EXERCISE GOAL
Return, with no changes, the part of the items that opens with the line containing "In the scene" and runs through the final item, including both of those lines.

Spatial reasoning items
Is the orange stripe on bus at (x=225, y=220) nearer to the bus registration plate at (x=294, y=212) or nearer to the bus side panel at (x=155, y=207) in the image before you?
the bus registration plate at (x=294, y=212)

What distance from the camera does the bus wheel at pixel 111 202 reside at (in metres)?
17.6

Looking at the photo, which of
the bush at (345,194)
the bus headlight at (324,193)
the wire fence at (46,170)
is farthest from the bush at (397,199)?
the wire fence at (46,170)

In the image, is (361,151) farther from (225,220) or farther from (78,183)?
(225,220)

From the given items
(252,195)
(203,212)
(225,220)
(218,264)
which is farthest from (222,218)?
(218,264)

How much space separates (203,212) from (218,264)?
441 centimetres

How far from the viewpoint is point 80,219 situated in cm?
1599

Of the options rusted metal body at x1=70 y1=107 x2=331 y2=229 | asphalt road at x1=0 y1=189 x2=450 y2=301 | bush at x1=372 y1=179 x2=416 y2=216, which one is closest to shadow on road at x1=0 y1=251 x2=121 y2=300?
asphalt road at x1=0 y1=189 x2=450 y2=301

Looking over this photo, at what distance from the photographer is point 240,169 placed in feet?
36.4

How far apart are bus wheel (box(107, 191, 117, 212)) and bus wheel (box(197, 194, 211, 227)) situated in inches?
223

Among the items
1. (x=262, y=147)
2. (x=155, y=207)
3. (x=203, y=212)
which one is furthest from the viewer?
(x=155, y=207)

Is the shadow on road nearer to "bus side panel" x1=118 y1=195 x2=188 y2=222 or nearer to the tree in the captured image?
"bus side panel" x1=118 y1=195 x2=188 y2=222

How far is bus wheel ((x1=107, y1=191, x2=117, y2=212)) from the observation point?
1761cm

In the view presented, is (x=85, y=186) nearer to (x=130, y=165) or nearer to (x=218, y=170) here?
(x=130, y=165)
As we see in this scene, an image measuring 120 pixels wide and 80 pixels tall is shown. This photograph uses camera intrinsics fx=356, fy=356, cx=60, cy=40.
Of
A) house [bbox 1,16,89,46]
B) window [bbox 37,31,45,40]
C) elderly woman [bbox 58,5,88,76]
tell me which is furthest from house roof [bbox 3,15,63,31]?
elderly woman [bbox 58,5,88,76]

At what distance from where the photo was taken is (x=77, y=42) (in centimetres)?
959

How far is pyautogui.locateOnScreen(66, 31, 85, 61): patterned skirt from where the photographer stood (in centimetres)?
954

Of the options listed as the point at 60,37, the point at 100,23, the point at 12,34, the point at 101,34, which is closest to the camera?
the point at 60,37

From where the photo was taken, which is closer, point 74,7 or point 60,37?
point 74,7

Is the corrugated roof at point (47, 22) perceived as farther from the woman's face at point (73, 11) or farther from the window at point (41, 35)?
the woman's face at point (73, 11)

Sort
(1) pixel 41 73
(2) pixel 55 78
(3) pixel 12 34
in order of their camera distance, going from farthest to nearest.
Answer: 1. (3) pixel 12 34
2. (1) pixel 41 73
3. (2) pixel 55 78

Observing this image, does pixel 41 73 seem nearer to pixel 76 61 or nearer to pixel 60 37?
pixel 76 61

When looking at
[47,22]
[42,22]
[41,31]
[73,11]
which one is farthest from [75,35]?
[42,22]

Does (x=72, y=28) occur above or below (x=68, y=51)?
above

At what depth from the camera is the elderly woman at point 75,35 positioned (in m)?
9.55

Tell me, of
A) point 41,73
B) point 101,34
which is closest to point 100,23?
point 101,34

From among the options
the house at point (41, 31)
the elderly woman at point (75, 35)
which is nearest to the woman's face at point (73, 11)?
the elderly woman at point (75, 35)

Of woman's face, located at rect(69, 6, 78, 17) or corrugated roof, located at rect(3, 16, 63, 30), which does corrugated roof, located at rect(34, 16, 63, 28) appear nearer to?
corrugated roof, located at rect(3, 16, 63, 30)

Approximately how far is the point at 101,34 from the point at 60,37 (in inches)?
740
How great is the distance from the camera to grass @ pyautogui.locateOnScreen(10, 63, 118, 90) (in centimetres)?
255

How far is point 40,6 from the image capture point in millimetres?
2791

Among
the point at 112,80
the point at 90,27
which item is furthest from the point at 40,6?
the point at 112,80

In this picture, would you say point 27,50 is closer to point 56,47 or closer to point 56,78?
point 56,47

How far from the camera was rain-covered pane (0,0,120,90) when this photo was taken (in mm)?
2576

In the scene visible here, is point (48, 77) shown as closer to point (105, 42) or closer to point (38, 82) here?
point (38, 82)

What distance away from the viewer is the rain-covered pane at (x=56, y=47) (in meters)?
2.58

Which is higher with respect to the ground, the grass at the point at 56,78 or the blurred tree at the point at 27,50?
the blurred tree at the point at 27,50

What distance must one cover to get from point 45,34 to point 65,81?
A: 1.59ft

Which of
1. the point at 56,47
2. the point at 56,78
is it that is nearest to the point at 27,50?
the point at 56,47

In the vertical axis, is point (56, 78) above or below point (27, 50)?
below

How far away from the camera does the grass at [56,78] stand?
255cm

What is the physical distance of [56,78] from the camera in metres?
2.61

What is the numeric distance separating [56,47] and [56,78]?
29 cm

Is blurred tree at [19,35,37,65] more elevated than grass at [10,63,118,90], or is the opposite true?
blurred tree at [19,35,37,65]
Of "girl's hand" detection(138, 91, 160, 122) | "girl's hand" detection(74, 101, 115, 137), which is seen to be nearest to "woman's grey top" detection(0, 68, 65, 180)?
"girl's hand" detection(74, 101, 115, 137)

SOLUTION TO THIS EXERCISE
In the scene visible here, is point (48, 77) shown as closer to point (105, 42) or closer to point (38, 82) here?
point (38, 82)

What distance away from the viewer is the rain-covered pane at (x=56, y=47) (in meters)?
2.58

Which is higher with respect to the ground, the grass at the point at 56,78 or the blurred tree at the point at 27,50?
the blurred tree at the point at 27,50

What distance must one cover to get from point 45,34 to point 65,81?
A: 1.59ft

Which of
1. the point at 56,47
2. the point at 56,78
is it that is nearest to the point at 27,50?
the point at 56,47

In the vertical axis, is point (56, 78) above or below point (27, 50)?
below

How far away from the camera does the grass at [56,78] stand?
255cm

What is the physical distance of [56,78] from the camera in metres?
2.61

What is the numeric distance separating [56,47] and [56,78]?
29 cm

Is blurred tree at [19,35,37,65] more elevated than grass at [10,63,118,90], or is the opposite true?
blurred tree at [19,35,37,65]
Of "girl's hand" detection(138, 91, 160, 122) | "girl's hand" detection(74, 101, 115, 137), which is seen to be nearest to "woman's grey top" detection(0, 68, 65, 180)?
"girl's hand" detection(74, 101, 115, 137)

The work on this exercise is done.